Chris pauses. He starts, looks ahead down the corridor and turns his body back, as if to go. JC breathes a sigh of relief, a huff that’s embarrassingly loud. And then Chris is scrambling under the covers, tucking the blanket around himself into a pleasingly round tube at the other end of the bed.

“You don’t get rid of me that easily,” he laughs at the dismay plain on JC’s face. “Read to me, tell me what table wine would just be faaaabulous at my next soiree.” Chris puts on an affected accent, pronounces soiree as spelt, makes JC flush with the flare of anger and being caught out in his silly dreams. He closes the book, wishing it were hardcover so there would be a satisfying slamming sound, settles for the thud it makes landing on the bedspread. He swings his legs out from under the blanket, from where his toes could almost close the gap between him and Chris.

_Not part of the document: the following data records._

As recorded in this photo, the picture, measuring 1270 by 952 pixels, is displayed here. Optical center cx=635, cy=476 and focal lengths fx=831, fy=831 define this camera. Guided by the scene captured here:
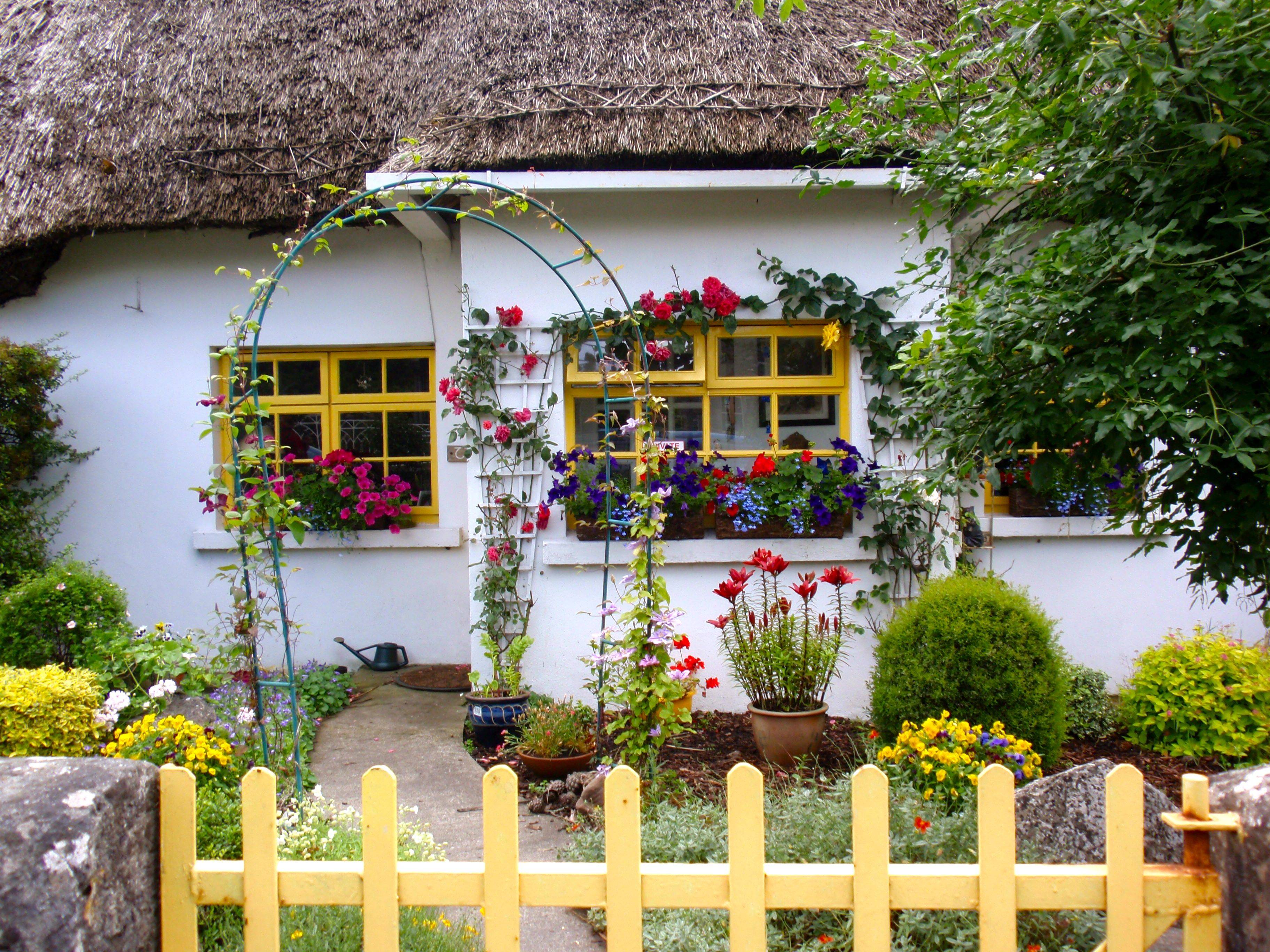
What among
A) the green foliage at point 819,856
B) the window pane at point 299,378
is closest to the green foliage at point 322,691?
the window pane at point 299,378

“No, JC, don’t – it’s just a joke, really – C’mon, read to me, please?” Chris leans to his right, puts one hand so the fingers neatly cover the protrusion of his ankle, a hold. JC wavers for a moment, before settling back with a sigh, opens his book and finds a sharp crease already formed on a page caught in his annoyance. He stumbles over the first few words before natural rhythm sinks in, the light fading and Chris in casual, constant touch.

 _lean, musty, nutty, oaky_

It sounds like goats being slaughtered in the lounge, bleating and shrieking, a vague hint of hysterical laughter. JC pads along the carpet with bare feet and already in pyjamas, runs his tongue over his clean teeth with the toothpaste freshly rinsed, to take a quick look.

Chris already has Justin in a half nelson, pressing down as if unaware of the fragility of a human spine.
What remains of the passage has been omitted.